# Object Request



## Freddii (3. Dez 2009)

Hallo zusammen,

ich muss hier was sortieren und komme einfach nicht auf die richtige Lösung, obwohl ich mir ziemlich sicher bin...

Und zwar geht es um folgende Ausdrücke:
-HTTP-Header der HTTP-Anfrage
-HTTP-Header der HTTP-Antwort
-Cookies
-angefragte URL
-Request-Parameter, insbesondere Formularparameter
-Sitzungsidentifikation (sessionid)
-Letzter Zugriff auf eine JSP-Seite innerhalb einer Sitzung
-Initialisierungsinformationen der Web-Anwendung
-Initialisierungsinformationen der JSP-Seite

Diese müssen in "Lesender zugriff" und "Kein Zugriff" sortiert werden.
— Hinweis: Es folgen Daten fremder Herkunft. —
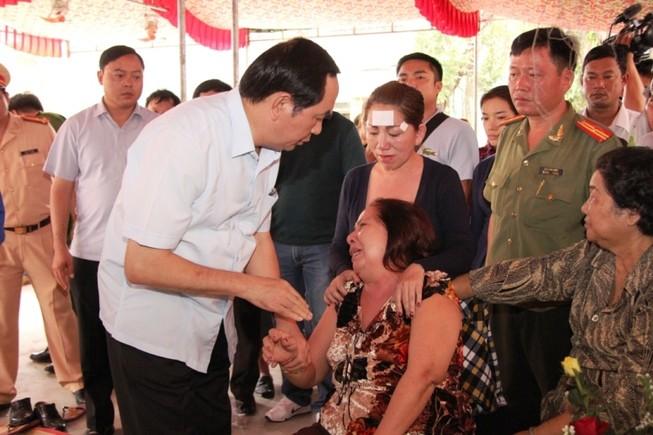 Bộ trưởng Bộ Công an cam kết truy bắt hung thủ trong thời gian sớm nhất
Meine Sortierung sieht so aus (anscheint falsch  )

Lesender Zugriff:
-HTTP-Header der HTTP-Anfrage
-HTTP-Header der HTTP-Antwort
-Cookies
-angefragte URL
-Request-Parameter, insbesondere Formularparameter
-Sitzungsidentifikation (sessionid)

Kein Zugriff:
-Letzter Zugriff auf eine JSP-Seite innerhalb einer Sitzung
-Initialisierungsinformationen der Web-Anwendung
-Initialisierungsinformationen der JSP-Seite

Jemand kleine Tipps für mich?


----------



## musiKk (3. Dez 2009)

_Wer_ greift auf _was_ zu?


----------



## Freddii (3. Dez 2009)

"Geben Sie an, ob und auf welche Art und Weise mit dem impliziten JSP-Skripting-Objekt request auf die aufgeführten Informationen zugegriffen werden kann."


----------



## musiKk (3. Dez 2009)

Also ich glaube, Du hast nur einen Fehler. Das Request-Objekt enthält keine Informationen zur Antwort, darum kann nicht auf die Header der Antwort zugegriffen werden. Das geschieht über [c]response[/c].


----------



## Freddii (4. Dez 2009)

Okay, aber so klappt es auch nicht  entweder der Test ist Banane oder ich bin zu doof -.- das doofe ist, das ist ein kleiner vortest.. Ich komm sonst nicht an die richtige Aufgabe dran :/


----------



## KnutNot (27. Feb 2010)

Bist du zu einer Lösung gekommen? Ich hänge auch an dieser Aufgabe und bin am verzweifeln. :|


----------



## KnutNot (28. Feb 2010)

Lösung soweit alles richtig. SessionID kommt noch zu keinem Zugriff...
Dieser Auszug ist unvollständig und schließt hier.